The Burmese parliament has approved a proposed loan of US$300 million from EXIM Bank of China to fund the Cooperative Ministry’s micro-financing projects.
Minister of Cooperatives Kyaw Hsan pledged to parliament that the loan will not be a burden on the country, and said that the Cooperative Ministry was committed to the loan’s repayment – though he did not specify a deadline.
The micro-financing projects – with loans between K100,000 (US$100) to K500,000 (US$500) – will not be available to all citizens in Burma. Minister Kyaw Hsan adds that a selection process will determine candidates’ eligibility according to “necessity”.
The programme is aimed at reducing the poverty level to 16 percent and improving the lives of the rural poor.

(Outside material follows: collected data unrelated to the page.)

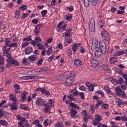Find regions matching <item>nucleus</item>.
<instances>
[{"label":"nucleus","instance_id":"nucleus-63","mask_svg":"<svg viewBox=\"0 0 127 127\" xmlns=\"http://www.w3.org/2000/svg\"><path fill=\"white\" fill-rule=\"evenodd\" d=\"M121 120L122 121H127V116H122V117H121Z\"/></svg>","mask_w":127,"mask_h":127},{"label":"nucleus","instance_id":"nucleus-25","mask_svg":"<svg viewBox=\"0 0 127 127\" xmlns=\"http://www.w3.org/2000/svg\"><path fill=\"white\" fill-rule=\"evenodd\" d=\"M55 127H64V124L62 121H59L56 124H55Z\"/></svg>","mask_w":127,"mask_h":127},{"label":"nucleus","instance_id":"nucleus-55","mask_svg":"<svg viewBox=\"0 0 127 127\" xmlns=\"http://www.w3.org/2000/svg\"><path fill=\"white\" fill-rule=\"evenodd\" d=\"M12 101H13V103L12 104L17 105L18 103V101H17V99L16 98L15 99H13Z\"/></svg>","mask_w":127,"mask_h":127},{"label":"nucleus","instance_id":"nucleus-9","mask_svg":"<svg viewBox=\"0 0 127 127\" xmlns=\"http://www.w3.org/2000/svg\"><path fill=\"white\" fill-rule=\"evenodd\" d=\"M36 104L39 106H46V103H44V100L41 98H38L36 100Z\"/></svg>","mask_w":127,"mask_h":127},{"label":"nucleus","instance_id":"nucleus-29","mask_svg":"<svg viewBox=\"0 0 127 127\" xmlns=\"http://www.w3.org/2000/svg\"><path fill=\"white\" fill-rule=\"evenodd\" d=\"M17 117V120H18L19 121H21L20 122H22V123H23V122H26V121H27L25 119V118L24 117H21V116L20 115H17L16 116Z\"/></svg>","mask_w":127,"mask_h":127},{"label":"nucleus","instance_id":"nucleus-62","mask_svg":"<svg viewBox=\"0 0 127 127\" xmlns=\"http://www.w3.org/2000/svg\"><path fill=\"white\" fill-rule=\"evenodd\" d=\"M18 126L19 127H25L24 125H23V122H19L18 123Z\"/></svg>","mask_w":127,"mask_h":127},{"label":"nucleus","instance_id":"nucleus-6","mask_svg":"<svg viewBox=\"0 0 127 127\" xmlns=\"http://www.w3.org/2000/svg\"><path fill=\"white\" fill-rule=\"evenodd\" d=\"M73 82H74V77L73 76H69L65 80V86L71 87V86L73 85Z\"/></svg>","mask_w":127,"mask_h":127},{"label":"nucleus","instance_id":"nucleus-27","mask_svg":"<svg viewBox=\"0 0 127 127\" xmlns=\"http://www.w3.org/2000/svg\"><path fill=\"white\" fill-rule=\"evenodd\" d=\"M7 48V47L6 46H4L3 47V51L4 54H7V53H8V52H9V51H10V48L9 47L8 48Z\"/></svg>","mask_w":127,"mask_h":127},{"label":"nucleus","instance_id":"nucleus-36","mask_svg":"<svg viewBox=\"0 0 127 127\" xmlns=\"http://www.w3.org/2000/svg\"><path fill=\"white\" fill-rule=\"evenodd\" d=\"M98 25L100 28H103L104 25V22L103 21L99 20L98 23Z\"/></svg>","mask_w":127,"mask_h":127},{"label":"nucleus","instance_id":"nucleus-17","mask_svg":"<svg viewBox=\"0 0 127 127\" xmlns=\"http://www.w3.org/2000/svg\"><path fill=\"white\" fill-rule=\"evenodd\" d=\"M5 46H6V47H7V46H8L9 47L10 44H11V43H10L11 42V40H10V38H6L5 39Z\"/></svg>","mask_w":127,"mask_h":127},{"label":"nucleus","instance_id":"nucleus-18","mask_svg":"<svg viewBox=\"0 0 127 127\" xmlns=\"http://www.w3.org/2000/svg\"><path fill=\"white\" fill-rule=\"evenodd\" d=\"M29 61H35L37 60V56L35 55H31L28 57Z\"/></svg>","mask_w":127,"mask_h":127},{"label":"nucleus","instance_id":"nucleus-37","mask_svg":"<svg viewBox=\"0 0 127 127\" xmlns=\"http://www.w3.org/2000/svg\"><path fill=\"white\" fill-rule=\"evenodd\" d=\"M20 15V11H17L15 12V18H17V19L19 18Z\"/></svg>","mask_w":127,"mask_h":127},{"label":"nucleus","instance_id":"nucleus-47","mask_svg":"<svg viewBox=\"0 0 127 127\" xmlns=\"http://www.w3.org/2000/svg\"><path fill=\"white\" fill-rule=\"evenodd\" d=\"M10 48L11 47H17V43H12L10 45V46L9 47Z\"/></svg>","mask_w":127,"mask_h":127},{"label":"nucleus","instance_id":"nucleus-50","mask_svg":"<svg viewBox=\"0 0 127 127\" xmlns=\"http://www.w3.org/2000/svg\"><path fill=\"white\" fill-rule=\"evenodd\" d=\"M12 64H13V65H16V66H18V65H19V63L18 62H16L15 61H12Z\"/></svg>","mask_w":127,"mask_h":127},{"label":"nucleus","instance_id":"nucleus-43","mask_svg":"<svg viewBox=\"0 0 127 127\" xmlns=\"http://www.w3.org/2000/svg\"><path fill=\"white\" fill-rule=\"evenodd\" d=\"M15 99H16V96L15 94H11L10 96L9 100L12 101V100H14Z\"/></svg>","mask_w":127,"mask_h":127},{"label":"nucleus","instance_id":"nucleus-15","mask_svg":"<svg viewBox=\"0 0 127 127\" xmlns=\"http://www.w3.org/2000/svg\"><path fill=\"white\" fill-rule=\"evenodd\" d=\"M9 107H10V110L11 111H14V110H17V104H12L9 103L8 104Z\"/></svg>","mask_w":127,"mask_h":127},{"label":"nucleus","instance_id":"nucleus-10","mask_svg":"<svg viewBox=\"0 0 127 127\" xmlns=\"http://www.w3.org/2000/svg\"><path fill=\"white\" fill-rule=\"evenodd\" d=\"M83 63H82V62H81L80 59H76L74 60V65L76 67H81Z\"/></svg>","mask_w":127,"mask_h":127},{"label":"nucleus","instance_id":"nucleus-11","mask_svg":"<svg viewBox=\"0 0 127 127\" xmlns=\"http://www.w3.org/2000/svg\"><path fill=\"white\" fill-rule=\"evenodd\" d=\"M35 78H37V76H25L21 77L22 80H34Z\"/></svg>","mask_w":127,"mask_h":127},{"label":"nucleus","instance_id":"nucleus-34","mask_svg":"<svg viewBox=\"0 0 127 127\" xmlns=\"http://www.w3.org/2000/svg\"><path fill=\"white\" fill-rule=\"evenodd\" d=\"M98 2H99V0H94L93 1L90 2V3H91L92 6H96L98 4Z\"/></svg>","mask_w":127,"mask_h":127},{"label":"nucleus","instance_id":"nucleus-42","mask_svg":"<svg viewBox=\"0 0 127 127\" xmlns=\"http://www.w3.org/2000/svg\"><path fill=\"white\" fill-rule=\"evenodd\" d=\"M73 18V15L70 14L69 16H66L65 19L67 20V21H71V19Z\"/></svg>","mask_w":127,"mask_h":127},{"label":"nucleus","instance_id":"nucleus-22","mask_svg":"<svg viewBox=\"0 0 127 127\" xmlns=\"http://www.w3.org/2000/svg\"><path fill=\"white\" fill-rule=\"evenodd\" d=\"M78 113V111L77 110L71 109L70 111V116L71 118H74L76 115Z\"/></svg>","mask_w":127,"mask_h":127},{"label":"nucleus","instance_id":"nucleus-26","mask_svg":"<svg viewBox=\"0 0 127 127\" xmlns=\"http://www.w3.org/2000/svg\"><path fill=\"white\" fill-rule=\"evenodd\" d=\"M33 49L31 47L26 48L25 50V52L26 54H30L32 52Z\"/></svg>","mask_w":127,"mask_h":127},{"label":"nucleus","instance_id":"nucleus-16","mask_svg":"<svg viewBox=\"0 0 127 127\" xmlns=\"http://www.w3.org/2000/svg\"><path fill=\"white\" fill-rule=\"evenodd\" d=\"M103 89L108 95L112 94V91H111V90H110L108 86L105 85V86H104Z\"/></svg>","mask_w":127,"mask_h":127},{"label":"nucleus","instance_id":"nucleus-59","mask_svg":"<svg viewBox=\"0 0 127 127\" xmlns=\"http://www.w3.org/2000/svg\"><path fill=\"white\" fill-rule=\"evenodd\" d=\"M80 95V93L78 91H74L72 93L73 96H79Z\"/></svg>","mask_w":127,"mask_h":127},{"label":"nucleus","instance_id":"nucleus-13","mask_svg":"<svg viewBox=\"0 0 127 127\" xmlns=\"http://www.w3.org/2000/svg\"><path fill=\"white\" fill-rule=\"evenodd\" d=\"M127 50H125L124 51H120L118 52H116L114 53V56H120V55H122V54H124V53H127Z\"/></svg>","mask_w":127,"mask_h":127},{"label":"nucleus","instance_id":"nucleus-41","mask_svg":"<svg viewBox=\"0 0 127 127\" xmlns=\"http://www.w3.org/2000/svg\"><path fill=\"white\" fill-rule=\"evenodd\" d=\"M41 14L42 17H45L46 14H47V10H44L41 11Z\"/></svg>","mask_w":127,"mask_h":127},{"label":"nucleus","instance_id":"nucleus-48","mask_svg":"<svg viewBox=\"0 0 127 127\" xmlns=\"http://www.w3.org/2000/svg\"><path fill=\"white\" fill-rule=\"evenodd\" d=\"M79 96H80V98L82 100H84L85 99V94L84 93V92L80 93Z\"/></svg>","mask_w":127,"mask_h":127},{"label":"nucleus","instance_id":"nucleus-19","mask_svg":"<svg viewBox=\"0 0 127 127\" xmlns=\"http://www.w3.org/2000/svg\"><path fill=\"white\" fill-rule=\"evenodd\" d=\"M44 110L45 111V113H48L49 114H50L51 113V112H50V105H47L46 104V106H45Z\"/></svg>","mask_w":127,"mask_h":127},{"label":"nucleus","instance_id":"nucleus-30","mask_svg":"<svg viewBox=\"0 0 127 127\" xmlns=\"http://www.w3.org/2000/svg\"><path fill=\"white\" fill-rule=\"evenodd\" d=\"M0 125L1 126H5V127H6V126H7V125H8V123H7V121H5V120H0Z\"/></svg>","mask_w":127,"mask_h":127},{"label":"nucleus","instance_id":"nucleus-33","mask_svg":"<svg viewBox=\"0 0 127 127\" xmlns=\"http://www.w3.org/2000/svg\"><path fill=\"white\" fill-rule=\"evenodd\" d=\"M4 64V58L1 56L0 55V65Z\"/></svg>","mask_w":127,"mask_h":127},{"label":"nucleus","instance_id":"nucleus-56","mask_svg":"<svg viewBox=\"0 0 127 127\" xmlns=\"http://www.w3.org/2000/svg\"><path fill=\"white\" fill-rule=\"evenodd\" d=\"M7 57L9 58V61H12V58H11V54H8L6 55Z\"/></svg>","mask_w":127,"mask_h":127},{"label":"nucleus","instance_id":"nucleus-38","mask_svg":"<svg viewBox=\"0 0 127 127\" xmlns=\"http://www.w3.org/2000/svg\"><path fill=\"white\" fill-rule=\"evenodd\" d=\"M43 62V59L42 58L38 61V62L36 63V65H37V66H41V65H42Z\"/></svg>","mask_w":127,"mask_h":127},{"label":"nucleus","instance_id":"nucleus-58","mask_svg":"<svg viewBox=\"0 0 127 127\" xmlns=\"http://www.w3.org/2000/svg\"><path fill=\"white\" fill-rule=\"evenodd\" d=\"M79 90H80V91H86V88L84 85H81L79 87Z\"/></svg>","mask_w":127,"mask_h":127},{"label":"nucleus","instance_id":"nucleus-1","mask_svg":"<svg viewBox=\"0 0 127 127\" xmlns=\"http://www.w3.org/2000/svg\"><path fill=\"white\" fill-rule=\"evenodd\" d=\"M91 64H92L93 67H94V68H101L103 65H102V64L99 63L98 60L93 58L91 59Z\"/></svg>","mask_w":127,"mask_h":127},{"label":"nucleus","instance_id":"nucleus-45","mask_svg":"<svg viewBox=\"0 0 127 127\" xmlns=\"http://www.w3.org/2000/svg\"><path fill=\"white\" fill-rule=\"evenodd\" d=\"M52 49L49 48L47 51V55H50L52 53Z\"/></svg>","mask_w":127,"mask_h":127},{"label":"nucleus","instance_id":"nucleus-57","mask_svg":"<svg viewBox=\"0 0 127 127\" xmlns=\"http://www.w3.org/2000/svg\"><path fill=\"white\" fill-rule=\"evenodd\" d=\"M22 62L23 64H25V65H27V59L26 58H23Z\"/></svg>","mask_w":127,"mask_h":127},{"label":"nucleus","instance_id":"nucleus-39","mask_svg":"<svg viewBox=\"0 0 127 127\" xmlns=\"http://www.w3.org/2000/svg\"><path fill=\"white\" fill-rule=\"evenodd\" d=\"M28 44H29V43L26 42H23L22 43V46L21 47V48H24L25 47H26L27 46V45H28Z\"/></svg>","mask_w":127,"mask_h":127},{"label":"nucleus","instance_id":"nucleus-35","mask_svg":"<svg viewBox=\"0 0 127 127\" xmlns=\"http://www.w3.org/2000/svg\"><path fill=\"white\" fill-rule=\"evenodd\" d=\"M6 114L5 111L2 110V109H0V118L2 117L3 116H4Z\"/></svg>","mask_w":127,"mask_h":127},{"label":"nucleus","instance_id":"nucleus-61","mask_svg":"<svg viewBox=\"0 0 127 127\" xmlns=\"http://www.w3.org/2000/svg\"><path fill=\"white\" fill-rule=\"evenodd\" d=\"M29 14H26V13H24L23 14V16L22 17V19H25L27 16H28Z\"/></svg>","mask_w":127,"mask_h":127},{"label":"nucleus","instance_id":"nucleus-12","mask_svg":"<svg viewBox=\"0 0 127 127\" xmlns=\"http://www.w3.org/2000/svg\"><path fill=\"white\" fill-rule=\"evenodd\" d=\"M27 94H28V92H25L21 95V98L20 100L21 102H25V101H26V96H27Z\"/></svg>","mask_w":127,"mask_h":127},{"label":"nucleus","instance_id":"nucleus-49","mask_svg":"<svg viewBox=\"0 0 127 127\" xmlns=\"http://www.w3.org/2000/svg\"><path fill=\"white\" fill-rule=\"evenodd\" d=\"M35 41L38 43V42H41V38H39V37H37L35 38Z\"/></svg>","mask_w":127,"mask_h":127},{"label":"nucleus","instance_id":"nucleus-60","mask_svg":"<svg viewBox=\"0 0 127 127\" xmlns=\"http://www.w3.org/2000/svg\"><path fill=\"white\" fill-rule=\"evenodd\" d=\"M27 8V6L25 5H23L22 7L19 8L20 10H25Z\"/></svg>","mask_w":127,"mask_h":127},{"label":"nucleus","instance_id":"nucleus-44","mask_svg":"<svg viewBox=\"0 0 127 127\" xmlns=\"http://www.w3.org/2000/svg\"><path fill=\"white\" fill-rule=\"evenodd\" d=\"M103 101L102 100H99L97 102V103L96 104L95 108H98L100 105H102Z\"/></svg>","mask_w":127,"mask_h":127},{"label":"nucleus","instance_id":"nucleus-64","mask_svg":"<svg viewBox=\"0 0 127 127\" xmlns=\"http://www.w3.org/2000/svg\"><path fill=\"white\" fill-rule=\"evenodd\" d=\"M97 93H98L99 95H101V96H102V97H104V92L102 91H99L97 92Z\"/></svg>","mask_w":127,"mask_h":127},{"label":"nucleus","instance_id":"nucleus-20","mask_svg":"<svg viewBox=\"0 0 127 127\" xmlns=\"http://www.w3.org/2000/svg\"><path fill=\"white\" fill-rule=\"evenodd\" d=\"M109 61L111 64H115L116 62H118V60L114 57H111Z\"/></svg>","mask_w":127,"mask_h":127},{"label":"nucleus","instance_id":"nucleus-52","mask_svg":"<svg viewBox=\"0 0 127 127\" xmlns=\"http://www.w3.org/2000/svg\"><path fill=\"white\" fill-rule=\"evenodd\" d=\"M25 126L26 127H32V126L31 125H30L28 123V121L26 120L25 122Z\"/></svg>","mask_w":127,"mask_h":127},{"label":"nucleus","instance_id":"nucleus-3","mask_svg":"<svg viewBox=\"0 0 127 127\" xmlns=\"http://www.w3.org/2000/svg\"><path fill=\"white\" fill-rule=\"evenodd\" d=\"M99 45L100 50L102 51L103 53H106V51H107V45L106 44V42L104 41H101L99 42Z\"/></svg>","mask_w":127,"mask_h":127},{"label":"nucleus","instance_id":"nucleus-23","mask_svg":"<svg viewBox=\"0 0 127 127\" xmlns=\"http://www.w3.org/2000/svg\"><path fill=\"white\" fill-rule=\"evenodd\" d=\"M81 0L82 1H83L84 6L85 7H89V6L90 5V3H91V2L89 0Z\"/></svg>","mask_w":127,"mask_h":127},{"label":"nucleus","instance_id":"nucleus-24","mask_svg":"<svg viewBox=\"0 0 127 127\" xmlns=\"http://www.w3.org/2000/svg\"><path fill=\"white\" fill-rule=\"evenodd\" d=\"M105 53H103L102 50L99 49V50H95V54L96 56H101L102 54H104Z\"/></svg>","mask_w":127,"mask_h":127},{"label":"nucleus","instance_id":"nucleus-14","mask_svg":"<svg viewBox=\"0 0 127 127\" xmlns=\"http://www.w3.org/2000/svg\"><path fill=\"white\" fill-rule=\"evenodd\" d=\"M61 23H59L58 25H57V28H59V30L58 31H60V30H61V29H62L63 30H65V29H66V27H67V24H65L64 26H63L62 27H61Z\"/></svg>","mask_w":127,"mask_h":127},{"label":"nucleus","instance_id":"nucleus-32","mask_svg":"<svg viewBox=\"0 0 127 127\" xmlns=\"http://www.w3.org/2000/svg\"><path fill=\"white\" fill-rule=\"evenodd\" d=\"M45 71H47V67H44L41 68L39 71H35V73H41L42 72H45Z\"/></svg>","mask_w":127,"mask_h":127},{"label":"nucleus","instance_id":"nucleus-7","mask_svg":"<svg viewBox=\"0 0 127 127\" xmlns=\"http://www.w3.org/2000/svg\"><path fill=\"white\" fill-rule=\"evenodd\" d=\"M101 34L103 37V38H104L106 41H110V37L109 36V34H108L107 31H101Z\"/></svg>","mask_w":127,"mask_h":127},{"label":"nucleus","instance_id":"nucleus-4","mask_svg":"<svg viewBox=\"0 0 127 127\" xmlns=\"http://www.w3.org/2000/svg\"><path fill=\"white\" fill-rule=\"evenodd\" d=\"M89 29L91 32H94V31H95V20L93 19H91L90 20H89Z\"/></svg>","mask_w":127,"mask_h":127},{"label":"nucleus","instance_id":"nucleus-21","mask_svg":"<svg viewBox=\"0 0 127 127\" xmlns=\"http://www.w3.org/2000/svg\"><path fill=\"white\" fill-rule=\"evenodd\" d=\"M98 41H96L95 42H92V46L91 47L92 50L94 51L95 49H97V47H98Z\"/></svg>","mask_w":127,"mask_h":127},{"label":"nucleus","instance_id":"nucleus-31","mask_svg":"<svg viewBox=\"0 0 127 127\" xmlns=\"http://www.w3.org/2000/svg\"><path fill=\"white\" fill-rule=\"evenodd\" d=\"M115 101L118 106H121V105L123 104V100L120 99L119 98H116Z\"/></svg>","mask_w":127,"mask_h":127},{"label":"nucleus","instance_id":"nucleus-28","mask_svg":"<svg viewBox=\"0 0 127 127\" xmlns=\"http://www.w3.org/2000/svg\"><path fill=\"white\" fill-rule=\"evenodd\" d=\"M69 105L72 108H74L75 109H77L79 110L80 109V107L78 106L77 104H75L74 102H71L69 103Z\"/></svg>","mask_w":127,"mask_h":127},{"label":"nucleus","instance_id":"nucleus-46","mask_svg":"<svg viewBox=\"0 0 127 127\" xmlns=\"http://www.w3.org/2000/svg\"><path fill=\"white\" fill-rule=\"evenodd\" d=\"M20 109H22V110H25V111H28V107L24 106L23 105H21L20 106Z\"/></svg>","mask_w":127,"mask_h":127},{"label":"nucleus","instance_id":"nucleus-51","mask_svg":"<svg viewBox=\"0 0 127 127\" xmlns=\"http://www.w3.org/2000/svg\"><path fill=\"white\" fill-rule=\"evenodd\" d=\"M118 84H120V85H122V84H124V80L122 78H120L118 81Z\"/></svg>","mask_w":127,"mask_h":127},{"label":"nucleus","instance_id":"nucleus-2","mask_svg":"<svg viewBox=\"0 0 127 127\" xmlns=\"http://www.w3.org/2000/svg\"><path fill=\"white\" fill-rule=\"evenodd\" d=\"M116 90V96L122 97V98H126V94L125 91L122 90L120 87H117L115 88Z\"/></svg>","mask_w":127,"mask_h":127},{"label":"nucleus","instance_id":"nucleus-5","mask_svg":"<svg viewBox=\"0 0 127 127\" xmlns=\"http://www.w3.org/2000/svg\"><path fill=\"white\" fill-rule=\"evenodd\" d=\"M100 121H102V116L100 115L96 114L95 115V118L92 122V124L94 126H98L100 124Z\"/></svg>","mask_w":127,"mask_h":127},{"label":"nucleus","instance_id":"nucleus-8","mask_svg":"<svg viewBox=\"0 0 127 127\" xmlns=\"http://www.w3.org/2000/svg\"><path fill=\"white\" fill-rule=\"evenodd\" d=\"M80 47H81V44L80 43L73 45L72 50L73 53H76V52H77V50H78Z\"/></svg>","mask_w":127,"mask_h":127},{"label":"nucleus","instance_id":"nucleus-40","mask_svg":"<svg viewBox=\"0 0 127 127\" xmlns=\"http://www.w3.org/2000/svg\"><path fill=\"white\" fill-rule=\"evenodd\" d=\"M13 88L15 90L18 91L20 89V86L17 84H15L13 86Z\"/></svg>","mask_w":127,"mask_h":127},{"label":"nucleus","instance_id":"nucleus-54","mask_svg":"<svg viewBox=\"0 0 127 127\" xmlns=\"http://www.w3.org/2000/svg\"><path fill=\"white\" fill-rule=\"evenodd\" d=\"M38 21H39V20H38L37 19H33L32 21L34 24H37L38 23Z\"/></svg>","mask_w":127,"mask_h":127},{"label":"nucleus","instance_id":"nucleus-53","mask_svg":"<svg viewBox=\"0 0 127 127\" xmlns=\"http://www.w3.org/2000/svg\"><path fill=\"white\" fill-rule=\"evenodd\" d=\"M70 75H71L70 77H73L74 79V77L76 76V72L75 71H71Z\"/></svg>","mask_w":127,"mask_h":127}]
</instances>
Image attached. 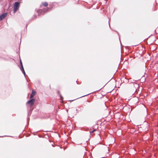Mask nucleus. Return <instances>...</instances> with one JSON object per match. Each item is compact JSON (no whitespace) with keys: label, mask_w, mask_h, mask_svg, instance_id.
<instances>
[{"label":"nucleus","mask_w":158,"mask_h":158,"mask_svg":"<svg viewBox=\"0 0 158 158\" xmlns=\"http://www.w3.org/2000/svg\"><path fill=\"white\" fill-rule=\"evenodd\" d=\"M22 72H23V73L24 74V75H25V72L24 70H23V71H22Z\"/></svg>","instance_id":"12"},{"label":"nucleus","mask_w":158,"mask_h":158,"mask_svg":"<svg viewBox=\"0 0 158 158\" xmlns=\"http://www.w3.org/2000/svg\"><path fill=\"white\" fill-rule=\"evenodd\" d=\"M42 12L43 14H44V10H43V9H42Z\"/></svg>","instance_id":"15"},{"label":"nucleus","mask_w":158,"mask_h":158,"mask_svg":"<svg viewBox=\"0 0 158 158\" xmlns=\"http://www.w3.org/2000/svg\"><path fill=\"white\" fill-rule=\"evenodd\" d=\"M35 94H36V92L35 91H34L33 90L30 96V99L32 98L35 95Z\"/></svg>","instance_id":"4"},{"label":"nucleus","mask_w":158,"mask_h":158,"mask_svg":"<svg viewBox=\"0 0 158 158\" xmlns=\"http://www.w3.org/2000/svg\"><path fill=\"white\" fill-rule=\"evenodd\" d=\"M20 64L21 65V66L22 67V66H23V65L22 63V61L21 60H20Z\"/></svg>","instance_id":"9"},{"label":"nucleus","mask_w":158,"mask_h":158,"mask_svg":"<svg viewBox=\"0 0 158 158\" xmlns=\"http://www.w3.org/2000/svg\"><path fill=\"white\" fill-rule=\"evenodd\" d=\"M42 10L41 9L39 10H38V15H40L44 14L42 13Z\"/></svg>","instance_id":"5"},{"label":"nucleus","mask_w":158,"mask_h":158,"mask_svg":"<svg viewBox=\"0 0 158 158\" xmlns=\"http://www.w3.org/2000/svg\"><path fill=\"white\" fill-rule=\"evenodd\" d=\"M60 99L61 100H63V97L62 96V95L60 94Z\"/></svg>","instance_id":"8"},{"label":"nucleus","mask_w":158,"mask_h":158,"mask_svg":"<svg viewBox=\"0 0 158 158\" xmlns=\"http://www.w3.org/2000/svg\"><path fill=\"white\" fill-rule=\"evenodd\" d=\"M43 10H44V14H45L46 12H47L48 10L47 8L44 9Z\"/></svg>","instance_id":"7"},{"label":"nucleus","mask_w":158,"mask_h":158,"mask_svg":"<svg viewBox=\"0 0 158 158\" xmlns=\"http://www.w3.org/2000/svg\"><path fill=\"white\" fill-rule=\"evenodd\" d=\"M7 14L5 13L2 14L0 16V21L2 20L7 16Z\"/></svg>","instance_id":"3"},{"label":"nucleus","mask_w":158,"mask_h":158,"mask_svg":"<svg viewBox=\"0 0 158 158\" xmlns=\"http://www.w3.org/2000/svg\"><path fill=\"white\" fill-rule=\"evenodd\" d=\"M42 5H43L44 6H45V7L47 6L48 5V3L46 2H42Z\"/></svg>","instance_id":"6"},{"label":"nucleus","mask_w":158,"mask_h":158,"mask_svg":"<svg viewBox=\"0 0 158 158\" xmlns=\"http://www.w3.org/2000/svg\"><path fill=\"white\" fill-rule=\"evenodd\" d=\"M57 93L60 96V95L61 94L60 93V91H57Z\"/></svg>","instance_id":"11"},{"label":"nucleus","mask_w":158,"mask_h":158,"mask_svg":"<svg viewBox=\"0 0 158 158\" xmlns=\"http://www.w3.org/2000/svg\"><path fill=\"white\" fill-rule=\"evenodd\" d=\"M42 12L43 14H44V10H43V9H42Z\"/></svg>","instance_id":"14"},{"label":"nucleus","mask_w":158,"mask_h":158,"mask_svg":"<svg viewBox=\"0 0 158 158\" xmlns=\"http://www.w3.org/2000/svg\"><path fill=\"white\" fill-rule=\"evenodd\" d=\"M35 101V100L34 99H32L31 100L28 101L27 102V104H29L31 106H32L34 104Z\"/></svg>","instance_id":"2"},{"label":"nucleus","mask_w":158,"mask_h":158,"mask_svg":"<svg viewBox=\"0 0 158 158\" xmlns=\"http://www.w3.org/2000/svg\"><path fill=\"white\" fill-rule=\"evenodd\" d=\"M19 3L18 2H15L14 5V13H15L19 9Z\"/></svg>","instance_id":"1"},{"label":"nucleus","mask_w":158,"mask_h":158,"mask_svg":"<svg viewBox=\"0 0 158 158\" xmlns=\"http://www.w3.org/2000/svg\"><path fill=\"white\" fill-rule=\"evenodd\" d=\"M20 69H21V71H22L23 70H24L23 66H22V67H21V68Z\"/></svg>","instance_id":"10"},{"label":"nucleus","mask_w":158,"mask_h":158,"mask_svg":"<svg viewBox=\"0 0 158 158\" xmlns=\"http://www.w3.org/2000/svg\"><path fill=\"white\" fill-rule=\"evenodd\" d=\"M96 131L95 129L94 130L92 131H91V133H93V132H94V131Z\"/></svg>","instance_id":"13"}]
</instances>
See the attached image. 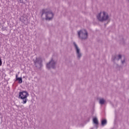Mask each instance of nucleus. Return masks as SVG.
<instances>
[{
    "label": "nucleus",
    "mask_w": 129,
    "mask_h": 129,
    "mask_svg": "<svg viewBox=\"0 0 129 129\" xmlns=\"http://www.w3.org/2000/svg\"><path fill=\"white\" fill-rule=\"evenodd\" d=\"M46 20H48V21H50V20H52L53 18V17L54 15L51 12H46Z\"/></svg>",
    "instance_id": "20e7f679"
},
{
    "label": "nucleus",
    "mask_w": 129,
    "mask_h": 129,
    "mask_svg": "<svg viewBox=\"0 0 129 129\" xmlns=\"http://www.w3.org/2000/svg\"><path fill=\"white\" fill-rule=\"evenodd\" d=\"M74 44L75 47V48L76 49L77 53L78 54V58H80V57H81V53H80V50L78 48V46H77L76 43H74Z\"/></svg>",
    "instance_id": "423d86ee"
},
{
    "label": "nucleus",
    "mask_w": 129,
    "mask_h": 129,
    "mask_svg": "<svg viewBox=\"0 0 129 129\" xmlns=\"http://www.w3.org/2000/svg\"><path fill=\"white\" fill-rule=\"evenodd\" d=\"M93 122L95 124H98V120H97V118L95 117L93 119Z\"/></svg>",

However, National League for Democracy MP Khin San Hlaing cautions that the good intentions of the grassroots may be undermined, as loans are not the ideal solution.
Singapore-based Institute of Southeast Asian Studies (ISEAS) published an assessment last year that was discouraging about Burma’s proclivity for cooperative credit as a means of rural development, warning that repayment debt and loan interest will ultimately burden Burma’s farmers, small enterprise proprietors and workers.
The report suggested that Burma needs a functioning financial system for genuine transformational growth and development.